My heart aches, and a drowsy numbness pains

                                    My sense, as though of hemlock I had drunk,

      Or emptied some dull opiate to the drains

                                    One minute past, and Lethe-wards had sunk:

      'Tis not through envy of thy happy lot,

                                    But being too happy in thy happiness,---

                                                                  That thou, light-winged Dryad of the trees,

                                                                                                In some melodious plot

                                    Of beechen green, and shadows numberless,

                                                                  Singest of summer in full-throated ease.


      O for a draught of vintage, that hath been

                                    Cooled a long age in the deep-delved earth,

      Tasting of Flora and the country green,

                                    Dance, and Provencal song, and sun-burnt mirth!

      O for a beaker full of the warm South,

                                    Full of the true, the blushful Hippocrene,

                                                                  With beaded bubbles winking at the brim,

                                                                                                And purple-stained mouth;

                                    That I might drink, and leave the world unseen,

                                                                  And with thee fade away into the forest dim:


      Fade far away, dissolve, and quite forget

                                    What thou among the leaves hast never known,

      The weariness, the fever, and the fret

                                    Here, where men sit and hear each other groan;

      Where palsy shakes a few, sad, last gray hairs,

                                    Where youth grows pale, and spectre-thin, and dies;

                                                                  Where but to think is to be full of sorrow

                                                                                                And leaden-eyed despairs;

                                    Where beauty cannot keep her lustrous eyes,

                                                                  Or new love pine at them beyond tomorrow.

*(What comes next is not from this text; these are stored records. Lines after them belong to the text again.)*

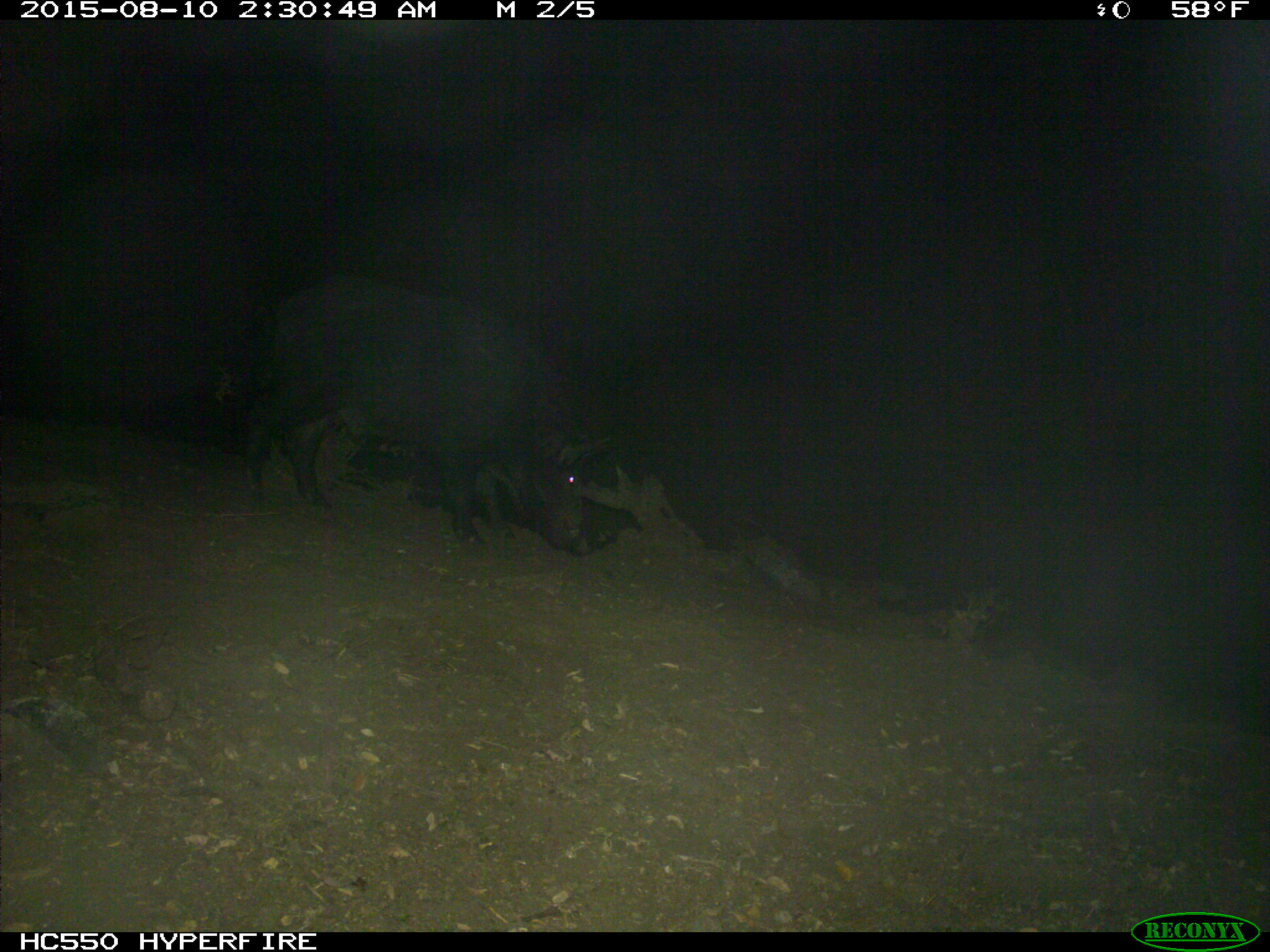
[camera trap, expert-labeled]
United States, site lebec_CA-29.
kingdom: Animalia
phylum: Chordata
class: Mammalia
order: Artiodactyla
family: Suidae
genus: Sus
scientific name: Sus scrofa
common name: wild boar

      Away! away! for I will fly to thee,

                                    Not charioted by Bacchus and his pards,

      But on the viewless wings of Poesy,

                                    Though the dull brain perplexes and retards:

      Already with thee! tender is the night,

                                    And haply the Queen-Moon is on her throne,

                                                                  Clustered around by all her starry fays;

                                                                                                But here there is no light,

                                    Save what from heaven is with the breezes blown

                                                                  Through verdurous glooms and winding mossy ways.

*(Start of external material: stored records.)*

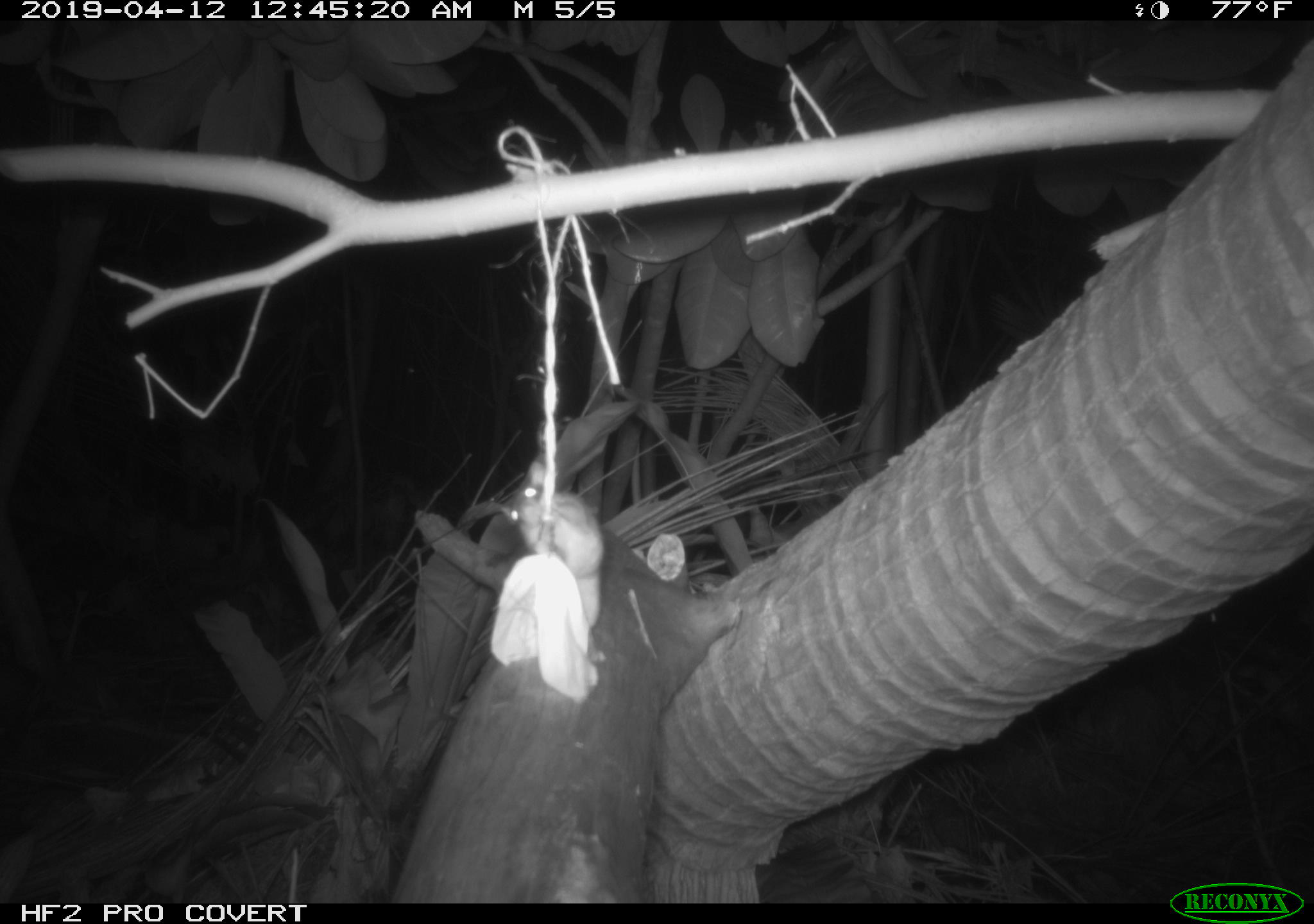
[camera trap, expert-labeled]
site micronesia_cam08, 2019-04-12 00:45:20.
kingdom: Animalia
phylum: Chordata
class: Mammalia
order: Rodentia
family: Muridae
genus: Rattus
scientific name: Rattus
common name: rat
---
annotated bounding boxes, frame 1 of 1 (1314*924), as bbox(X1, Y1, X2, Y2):
rat: bbox(489, 454, 608, 665)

      I cannot see what flowers are at my feet,

                                    Nor what soft incense hangs upon the boughs,

      But, in embalmed darkness, guess each sweet

                                    Wherewith the seasonable month endows

      The grass, the thicket, and the fruit-tree wild;

                                    White hawthorn, and the pastoral eglantine;

                                                                  Fast-fading violets covered up in leaves;

                                                                                                And mid-May's eldest child,

                                    The coming musk-rose, full of dewy wine,

                                                                  The murmurous haunt of flies on summer eves.


      Darkling I listen; and for many a time

                                    I have been half in love with easeful Death,

      Called him soft names in many a mused rhyme,

                                    To take into the air my quiet breath;

      Now more than ever seems it rich to die,

                                    To cease upon the midnight with no pain,

                                                                  While thou art pouring forth thy soul abroad

                                                                                                In such an ecstasy!

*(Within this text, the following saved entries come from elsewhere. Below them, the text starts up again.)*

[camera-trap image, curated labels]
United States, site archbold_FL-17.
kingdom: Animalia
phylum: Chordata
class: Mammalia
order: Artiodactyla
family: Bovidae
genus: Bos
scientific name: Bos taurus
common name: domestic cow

                                    Still wouldst thou sing, and I have ears in vain---

                                                                  To thy high requiem become a sod


      Thou wast not born for death, immortal Bird!

                                    No hungry generations tread thee down;

      The voice I hear this passing night was heard

                                    In ancient days by emperor and clown:

      Perhaps the self-same song that found a path

                                    Through the sad heart of Ruth, when, sick for home,

                                                                  She stood in tears amid the alien corn;

                                                                                                The same that oft-times hath

                                    Charmed magic casements, opening on the foam

                                                                  Of perilous seas, in faery lands forlorn.


      Forlorn! the very word is like a bell

                                    To toll me back from thee to my sole self!

      Adieu! the fancy cannot cheat so well

                                    As she is famed to do, deceiving elf.

      Adieu! adieu! thy plaintive anthem fades

                                    Past the near meadows, over the still stream,

                                                                  Up the hill-side; and now 'tis buried deep

                                                                                                In the next valley-glades:

                                    Was it a vision, or a waking dream?

                                                                  Fled is that music:---do I wake or sleep?